Grouping similar strings that have misspellings, spacing differences, etc

50 views Asked by At

I have a data set of about 1 million employer names. These names are from a free-form text field so they include misspellings and variations in the way they are inputted (e.g. "Amazon" .. "Amzaon" .. "Amazon.com" .. "Amazon Web Services" .. "AWS").

I want to either A) group these 1 million so I have a somewhat accurate sense of how many unique employers are in the data set or B) be able to find all variations of any given employer.

So far, I've been using the data in Tableau, then filtering on "employer name" and searching all variations of the name I can think of. But it's tedious and I'm pretty sure I'm leaving many out.

I've also used the fuzzy add-in for excel but it hasn't worked that well on misspellings, special characters...

2

There are 2 answers

0
Alex Blakemore On

Try experimenting with Tableau Prep Builder - the companion tool that comes with your Tableau Creator license.
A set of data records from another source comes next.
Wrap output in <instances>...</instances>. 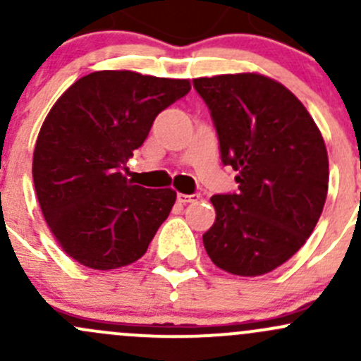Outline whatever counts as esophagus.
<instances>
[{
    "label": "esophagus",
    "instance_id": "obj_1",
    "mask_svg": "<svg viewBox=\"0 0 361 361\" xmlns=\"http://www.w3.org/2000/svg\"><path fill=\"white\" fill-rule=\"evenodd\" d=\"M201 199V194H178V202L181 204H187V202H197Z\"/></svg>",
    "mask_w": 361,
    "mask_h": 361
}]
</instances>
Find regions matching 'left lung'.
I'll use <instances>...</instances> for the list:
<instances>
[{
	"label": "left lung",
	"mask_w": 361,
	"mask_h": 361,
	"mask_svg": "<svg viewBox=\"0 0 361 361\" xmlns=\"http://www.w3.org/2000/svg\"><path fill=\"white\" fill-rule=\"evenodd\" d=\"M209 108L224 166L239 190L213 195L216 220L204 248L224 271L262 276L304 246L329 192L325 141L304 104L257 73L195 78Z\"/></svg>",
	"instance_id": "left-lung-1"
}]
</instances>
It has a group feature that is designed for just these problems.

In Prep Builder, you’ll just need to connect to your data, add a cleaning step, and then add a group to your cleaning step.

0
Tom On

Tableau just isn't suited for doing this kind of analysis straight out of the box, and I would highly recommend doing some pre-processing on your data before putting trying to build a workbook around it.

Like another commenter said, you could look into using Tableau Prep Builder for a one-time transformation on your data set, but if you wanted to automate this process it costs extra to add functionality to whatever Tableau Server installation you have.

If you're familiar with Python or R (and the integration between Tableau Server and those services is supported by your organization), you could look into building a script to run the transformation real-time, but it probably won't be too efficient.